=== Set exercise ===
Copy the entries word for word, starting at the line containing "Comparing the utility" and continuing through the last line of the entries.

=== Extracted data ===

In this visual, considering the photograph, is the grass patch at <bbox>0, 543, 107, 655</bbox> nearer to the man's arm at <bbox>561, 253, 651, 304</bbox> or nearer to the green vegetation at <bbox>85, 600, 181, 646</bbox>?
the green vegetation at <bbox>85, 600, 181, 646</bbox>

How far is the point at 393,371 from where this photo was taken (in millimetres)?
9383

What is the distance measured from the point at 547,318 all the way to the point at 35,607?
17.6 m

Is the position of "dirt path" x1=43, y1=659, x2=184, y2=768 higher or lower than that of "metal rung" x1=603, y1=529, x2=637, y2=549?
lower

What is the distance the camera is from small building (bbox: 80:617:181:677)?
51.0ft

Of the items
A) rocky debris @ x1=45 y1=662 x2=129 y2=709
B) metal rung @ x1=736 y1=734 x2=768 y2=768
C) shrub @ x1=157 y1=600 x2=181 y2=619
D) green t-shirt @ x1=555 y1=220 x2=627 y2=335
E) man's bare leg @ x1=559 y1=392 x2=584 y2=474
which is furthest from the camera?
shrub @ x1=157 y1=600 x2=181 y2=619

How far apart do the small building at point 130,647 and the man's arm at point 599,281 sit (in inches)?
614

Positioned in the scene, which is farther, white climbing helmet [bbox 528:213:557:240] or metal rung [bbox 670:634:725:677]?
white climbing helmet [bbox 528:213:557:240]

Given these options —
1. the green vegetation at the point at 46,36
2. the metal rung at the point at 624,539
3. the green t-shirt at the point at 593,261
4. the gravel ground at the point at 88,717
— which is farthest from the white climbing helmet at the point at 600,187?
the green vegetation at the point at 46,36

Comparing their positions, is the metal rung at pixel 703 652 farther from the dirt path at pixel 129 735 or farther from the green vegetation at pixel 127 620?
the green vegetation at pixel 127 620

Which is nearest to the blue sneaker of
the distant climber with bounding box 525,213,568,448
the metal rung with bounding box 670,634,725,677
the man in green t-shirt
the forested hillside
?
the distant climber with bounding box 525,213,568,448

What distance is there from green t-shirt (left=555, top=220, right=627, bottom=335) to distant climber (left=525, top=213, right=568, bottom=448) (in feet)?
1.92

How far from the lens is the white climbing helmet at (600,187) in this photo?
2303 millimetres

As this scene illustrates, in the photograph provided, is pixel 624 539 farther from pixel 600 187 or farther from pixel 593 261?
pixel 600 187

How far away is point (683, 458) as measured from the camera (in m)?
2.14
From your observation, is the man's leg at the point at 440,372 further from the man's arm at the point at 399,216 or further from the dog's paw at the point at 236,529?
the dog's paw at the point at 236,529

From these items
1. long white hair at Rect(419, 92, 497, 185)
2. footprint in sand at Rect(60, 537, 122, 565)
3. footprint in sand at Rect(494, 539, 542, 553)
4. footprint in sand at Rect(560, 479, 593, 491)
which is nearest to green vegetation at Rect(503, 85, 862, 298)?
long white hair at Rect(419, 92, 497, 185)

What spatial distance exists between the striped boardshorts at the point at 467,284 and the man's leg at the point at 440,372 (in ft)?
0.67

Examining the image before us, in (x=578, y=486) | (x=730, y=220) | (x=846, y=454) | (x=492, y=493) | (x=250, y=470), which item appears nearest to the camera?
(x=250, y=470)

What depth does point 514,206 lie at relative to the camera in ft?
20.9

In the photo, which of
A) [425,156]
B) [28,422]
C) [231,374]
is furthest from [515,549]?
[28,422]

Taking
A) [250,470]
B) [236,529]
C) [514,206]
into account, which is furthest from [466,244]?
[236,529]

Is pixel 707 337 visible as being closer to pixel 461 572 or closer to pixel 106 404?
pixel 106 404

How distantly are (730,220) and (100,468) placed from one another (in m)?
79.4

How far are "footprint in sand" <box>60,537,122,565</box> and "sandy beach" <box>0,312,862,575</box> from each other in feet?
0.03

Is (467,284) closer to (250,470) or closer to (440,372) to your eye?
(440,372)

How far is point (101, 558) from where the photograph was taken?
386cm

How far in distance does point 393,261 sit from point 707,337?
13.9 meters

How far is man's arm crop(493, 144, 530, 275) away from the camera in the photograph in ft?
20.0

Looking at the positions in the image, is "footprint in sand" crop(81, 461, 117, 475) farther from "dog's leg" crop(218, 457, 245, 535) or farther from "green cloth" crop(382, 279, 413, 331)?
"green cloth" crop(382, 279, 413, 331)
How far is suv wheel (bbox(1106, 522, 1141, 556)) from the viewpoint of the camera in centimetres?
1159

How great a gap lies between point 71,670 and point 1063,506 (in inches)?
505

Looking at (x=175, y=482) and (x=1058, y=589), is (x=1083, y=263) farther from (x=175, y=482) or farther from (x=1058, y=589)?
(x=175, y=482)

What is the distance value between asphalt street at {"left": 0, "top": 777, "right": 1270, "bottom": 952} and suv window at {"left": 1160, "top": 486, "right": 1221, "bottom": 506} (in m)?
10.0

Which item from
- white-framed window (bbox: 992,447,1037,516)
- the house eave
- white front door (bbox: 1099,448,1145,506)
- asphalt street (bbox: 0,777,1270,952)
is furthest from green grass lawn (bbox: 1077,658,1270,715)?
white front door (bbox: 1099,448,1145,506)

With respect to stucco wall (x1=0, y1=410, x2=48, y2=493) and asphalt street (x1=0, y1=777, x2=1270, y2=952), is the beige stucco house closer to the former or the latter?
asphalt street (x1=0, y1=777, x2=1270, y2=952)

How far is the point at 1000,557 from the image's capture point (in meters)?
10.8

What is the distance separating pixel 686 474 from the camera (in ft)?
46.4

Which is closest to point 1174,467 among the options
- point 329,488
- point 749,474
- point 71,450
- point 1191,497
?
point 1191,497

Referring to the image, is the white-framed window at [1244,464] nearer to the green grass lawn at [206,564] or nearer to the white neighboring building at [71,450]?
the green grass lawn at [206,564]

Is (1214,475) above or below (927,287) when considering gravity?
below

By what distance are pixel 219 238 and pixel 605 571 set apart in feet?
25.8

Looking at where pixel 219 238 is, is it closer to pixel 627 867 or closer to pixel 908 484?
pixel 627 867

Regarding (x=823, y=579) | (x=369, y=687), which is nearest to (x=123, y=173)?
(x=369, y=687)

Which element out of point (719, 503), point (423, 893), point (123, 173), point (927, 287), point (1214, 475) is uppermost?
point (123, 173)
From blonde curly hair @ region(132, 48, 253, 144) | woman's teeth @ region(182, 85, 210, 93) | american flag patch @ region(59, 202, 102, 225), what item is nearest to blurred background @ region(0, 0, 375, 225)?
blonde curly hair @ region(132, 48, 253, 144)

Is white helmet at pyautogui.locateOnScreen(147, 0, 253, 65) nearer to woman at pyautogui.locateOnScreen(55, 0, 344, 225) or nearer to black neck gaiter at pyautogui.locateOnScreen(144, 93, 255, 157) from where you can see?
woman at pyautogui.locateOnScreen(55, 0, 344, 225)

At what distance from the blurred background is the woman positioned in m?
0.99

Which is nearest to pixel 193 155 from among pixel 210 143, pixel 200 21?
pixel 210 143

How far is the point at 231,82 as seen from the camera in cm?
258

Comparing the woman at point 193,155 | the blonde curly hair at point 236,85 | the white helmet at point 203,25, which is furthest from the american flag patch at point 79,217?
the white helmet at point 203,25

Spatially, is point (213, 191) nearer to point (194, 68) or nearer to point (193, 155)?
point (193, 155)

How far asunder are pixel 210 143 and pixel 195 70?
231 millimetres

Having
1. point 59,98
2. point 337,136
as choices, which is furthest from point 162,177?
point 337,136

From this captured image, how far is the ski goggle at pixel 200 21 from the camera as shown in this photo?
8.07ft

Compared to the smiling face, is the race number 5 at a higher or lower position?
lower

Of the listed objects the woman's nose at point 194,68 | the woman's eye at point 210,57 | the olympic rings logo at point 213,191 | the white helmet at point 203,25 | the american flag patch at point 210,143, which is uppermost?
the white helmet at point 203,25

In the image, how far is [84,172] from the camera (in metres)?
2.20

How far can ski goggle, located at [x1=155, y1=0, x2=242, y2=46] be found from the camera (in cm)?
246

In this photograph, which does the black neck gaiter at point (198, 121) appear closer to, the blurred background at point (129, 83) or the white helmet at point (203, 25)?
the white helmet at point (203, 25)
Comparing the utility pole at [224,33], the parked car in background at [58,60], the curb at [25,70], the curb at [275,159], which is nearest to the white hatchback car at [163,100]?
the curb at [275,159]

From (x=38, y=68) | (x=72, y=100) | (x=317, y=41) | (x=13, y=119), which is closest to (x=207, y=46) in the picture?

=== Completed task ===
Comparing the utility pole at [224,33], the parked car in background at [58,60], the curb at [25,70], the curb at [275,159], which is nearest to the white hatchback car at [163,100]?
the curb at [275,159]

From (x=38, y=68) | (x=72, y=100) | (x=317, y=41) | (x=13, y=119), which is closest to (x=207, y=46) in the picture?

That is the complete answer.